There is no reference to the father of plaintiffs 1 and 2 affixing his thumb marks on any document for himself and on behalf of his minor third son. When plaintiffs 1 and 2 are aware of Ex.B.1 by the date of Ex.A.2 notice, they should have denied it, if they really did not execute it.

17. Since 1st defendant died before the case was posted for defendants' evidence, there can be no scope for the first defendant giving evidence with regard to Ex.B.1. Since plaintiffs have to succeed on the strength of their case, D.Ws.1 to 3 not having personal knowledge about Ex.B.1 may not be of consequence in deciding the genuineness of Ex.B.1. So also the fact of defendants not examining the scribe of Ex.B.1 and their not taking steps for sending Ex.B.1 to an expert, is also of consequence, because plaintiffs, who are very much aware of the existence of Ex.B.1, and the reliance of 1st defendant thereon, did not deny its execution either in Ex.A.2 or in the plaint. In view thereof, question of first defendant proving Ex.B.1 by examining the scribe or by sending it to an expert with regard to the thumb impression thereon does not arise. If the party having knowledge of the document denies its genuineness only, would be question of the other party proving it arises. If a party to a suit, having knowledge of the existence of a document which has a bearing on his right in the suit claim, does not speak about it or deny its execution, the party relying on it cannot be found fault with if he does not examine the persons connected therein. Therefore, the finding of the trial Court that Ex.B.1 is true and valid needs no interference. Therefore, I confirm the finding of the trial Court that Ex.B.1 is true and genuine.
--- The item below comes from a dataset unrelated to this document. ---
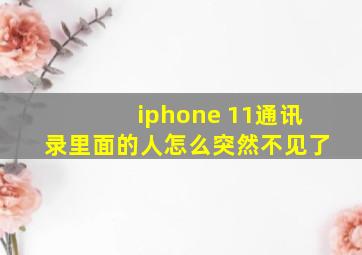 iphone 11通讯录里面的人怎么突然不见了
18. When Ex.B.1 is held to be true and genuine, the fact that it is engrossed on stamps worth Rs.1-50ps only and is not registered may not be of consequence, and plaintiffs are not entitled to any relief on that ground, because first defendant has been in possession and enjoyment of the property in his own right for more than 12 years prior to the filing of the suit in 1982. Therefore, the finding of the trial Court that plaintiffs lost their title to the suit property, if any, by adverse possession needs no interference in view of the ratio in Bondar Singh v. Nihal Singh, . The two decisions relied on by the learned counsel for the plaintiffs have no application to the facts of the case because they relate to joint family properties and since plaintiffs 1 and 2 and their father by executing Ex.B.1 gave up their right in the suit property and put the 1st defendant in possession thereof as full owner and so plaintiffs are not entitled to any relief. The point is answered accordingly.

19. In view of my finding on the point for consideration, I find no merits in the appeal and hence the appeal is dismissed. No costs.